> [Task description]:
Every line below that holds the string "recaptcha" should be copied.

> [Input data]:

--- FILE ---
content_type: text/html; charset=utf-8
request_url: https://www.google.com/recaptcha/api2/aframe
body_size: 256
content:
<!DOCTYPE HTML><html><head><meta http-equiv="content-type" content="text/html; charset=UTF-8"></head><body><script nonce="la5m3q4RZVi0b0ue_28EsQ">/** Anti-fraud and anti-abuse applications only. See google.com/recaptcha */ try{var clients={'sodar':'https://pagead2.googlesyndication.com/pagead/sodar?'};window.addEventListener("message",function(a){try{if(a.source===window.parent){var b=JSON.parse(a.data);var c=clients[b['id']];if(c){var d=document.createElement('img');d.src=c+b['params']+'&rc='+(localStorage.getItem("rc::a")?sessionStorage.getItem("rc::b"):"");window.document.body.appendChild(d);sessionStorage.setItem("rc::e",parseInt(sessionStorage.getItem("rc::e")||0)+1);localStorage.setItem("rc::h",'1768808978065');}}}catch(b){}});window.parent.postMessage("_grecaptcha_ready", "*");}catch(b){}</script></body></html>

> [Completed task]:
request_url: https://www.google.com/recaptcha/api2/aframe
<!DOCTYPE HTML><html><head><meta http-equiv="content-type" content="text/html; charset=UTF-8"></head><body><script nonce="la5m3q4RZVi0b0ue_28EsQ">/** Anti-fraud and anti-abuse applications only. See google.com/recaptcha */ try{var clients={'sodar':'https://pagead2.googlesyndication.com/pagead/sodar?'};window.addEventListener("message",function(a){try{if(a.source===window.parent){var b=JSON.parse(a.data);var c=clients[b['id']];if(c){var d=document.createElement('img');d.src=c+b['params']+'&rc='+(localStorage.getItem("rc::a")?sessionStorage.getItem("rc::b"):"");window.document.body.appendChild(d);sessionStorage.setItem("rc::e",parseInt(sessionStorage.getItem("rc::e")||0)+1);localStorage.setItem("rc::h",'1768808978065');}}}catch(b){}});window.parent.postMessage("_grecaptcha_ready", "*");}catch(b){}</script></body></html>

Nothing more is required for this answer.